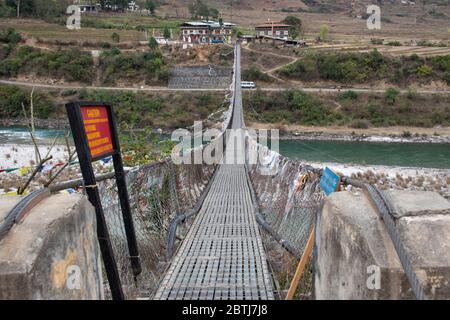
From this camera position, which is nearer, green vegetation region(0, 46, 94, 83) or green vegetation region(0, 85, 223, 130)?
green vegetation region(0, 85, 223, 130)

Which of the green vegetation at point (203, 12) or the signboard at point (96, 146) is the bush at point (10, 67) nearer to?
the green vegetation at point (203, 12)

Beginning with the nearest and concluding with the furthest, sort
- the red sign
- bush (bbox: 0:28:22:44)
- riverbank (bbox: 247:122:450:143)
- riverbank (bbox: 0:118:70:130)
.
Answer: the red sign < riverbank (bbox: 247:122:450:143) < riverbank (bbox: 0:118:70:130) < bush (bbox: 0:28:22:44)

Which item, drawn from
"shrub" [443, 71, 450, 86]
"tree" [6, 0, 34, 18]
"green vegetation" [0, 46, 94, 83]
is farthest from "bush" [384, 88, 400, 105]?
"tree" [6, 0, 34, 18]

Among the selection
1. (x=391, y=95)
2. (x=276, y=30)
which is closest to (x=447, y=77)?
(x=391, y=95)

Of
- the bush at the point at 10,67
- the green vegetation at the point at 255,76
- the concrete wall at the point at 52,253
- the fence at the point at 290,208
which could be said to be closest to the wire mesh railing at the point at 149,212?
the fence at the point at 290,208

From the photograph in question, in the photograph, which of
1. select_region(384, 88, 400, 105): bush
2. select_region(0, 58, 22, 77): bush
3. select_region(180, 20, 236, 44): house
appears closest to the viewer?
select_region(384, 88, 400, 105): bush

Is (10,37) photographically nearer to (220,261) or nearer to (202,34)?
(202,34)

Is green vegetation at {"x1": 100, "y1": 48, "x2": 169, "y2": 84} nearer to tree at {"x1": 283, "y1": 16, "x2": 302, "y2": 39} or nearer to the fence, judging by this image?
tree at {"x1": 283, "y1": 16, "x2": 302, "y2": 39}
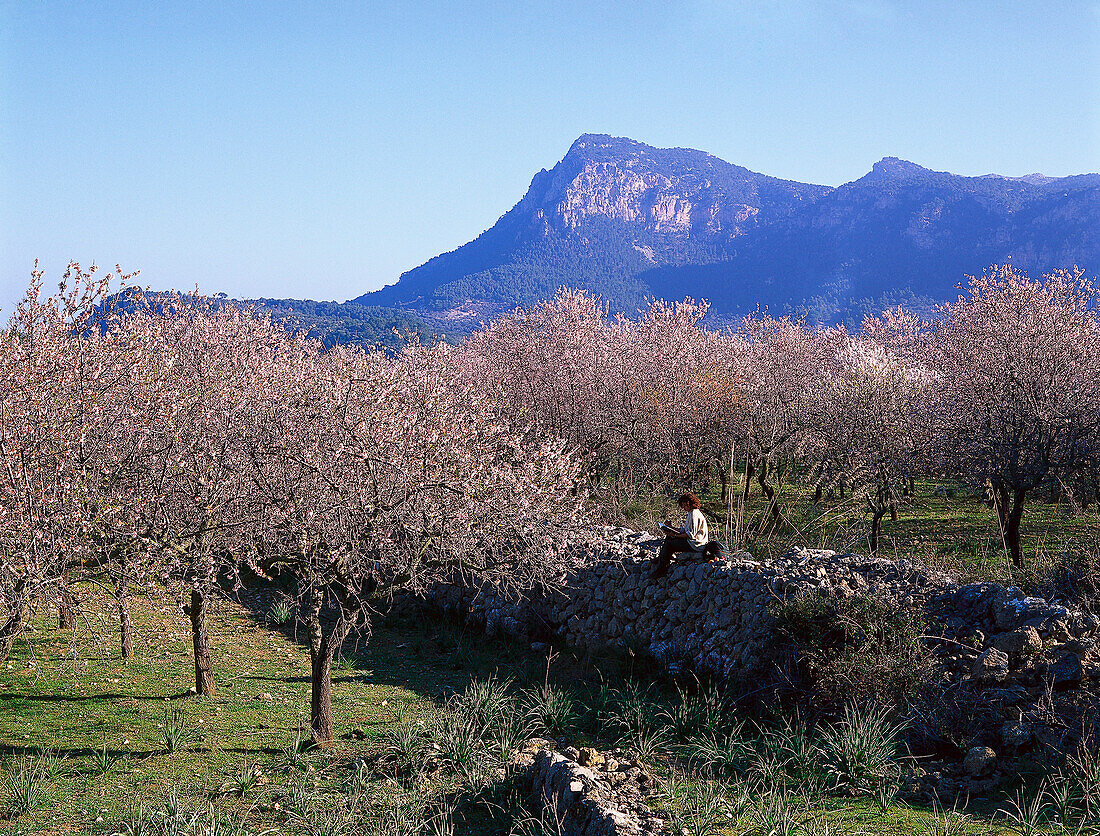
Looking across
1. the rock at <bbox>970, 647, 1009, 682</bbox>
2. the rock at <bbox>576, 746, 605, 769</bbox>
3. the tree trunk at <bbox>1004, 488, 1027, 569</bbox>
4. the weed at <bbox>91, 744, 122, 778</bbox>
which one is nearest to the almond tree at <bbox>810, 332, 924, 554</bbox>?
#####
### Direction:
Repeat each entry precisely as it appears. Leave the pictures out.

### Result of this task:
From this camera position, which is nearer, green vegetation region(0, 46, 94, 83) or green vegetation region(0, 85, 223, 130)?
green vegetation region(0, 85, 223, 130)

Which of the green vegetation at point (203, 12) or the signboard at point (96, 146) is the bush at point (10, 67) nearer to?
the green vegetation at point (203, 12)

Beginning with the nearest and concluding with the furthest, sort
- the red sign
- bush (bbox: 0:28:22:44)
- riverbank (bbox: 247:122:450:143)
- riverbank (bbox: 0:118:70:130)
.
Answer: the red sign < riverbank (bbox: 247:122:450:143) < riverbank (bbox: 0:118:70:130) < bush (bbox: 0:28:22:44)

Which item, drawn from
"shrub" [443, 71, 450, 86]
"tree" [6, 0, 34, 18]
"green vegetation" [0, 46, 94, 83]
is farthest from "bush" [384, 88, 400, 105]?
"tree" [6, 0, 34, 18]

Among the selection
1. (x=391, y=95)
2. (x=276, y=30)
which is closest to (x=447, y=77)?
(x=391, y=95)

Of
- the bush at the point at 10,67
- the green vegetation at the point at 255,76
- the concrete wall at the point at 52,253
- the fence at the point at 290,208
which could be said to be closest to the wire mesh railing at the point at 149,212?
the fence at the point at 290,208

From the photograph in question, in the photograph, which of
1. select_region(384, 88, 400, 105): bush
2. select_region(0, 58, 22, 77): bush
3. select_region(180, 20, 236, 44): house
appears closest to the viewer?
select_region(384, 88, 400, 105): bush

Is (10,37) photographically nearer to (220,261) or nearer to (202,34)?
(202,34)

Is green vegetation at {"x1": 100, "y1": 48, "x2": 169, "y2": 84} nearer to tree at {"x1": 283, "y1": 16, "x2": 302, "y2": 39} or nearer to the fence, judging by this image?
tree at {"x1": 283, "y1": 16, "x2": 302, "y2": 39}
Looking across
1. the rock at <bbox>970, 647, 1009, 682</bbox>
2. the rock at <bbox>576, 746, 605, 769</bbox>
3. the tree trunk at <bbox>1004, 488, 1027, 569</bbox>
4. the weed at <bbox>91, 744, 122, 778</bbox>
which one is nearest to the almond tree at <bbox>810, 332, 924, 554</bbox>?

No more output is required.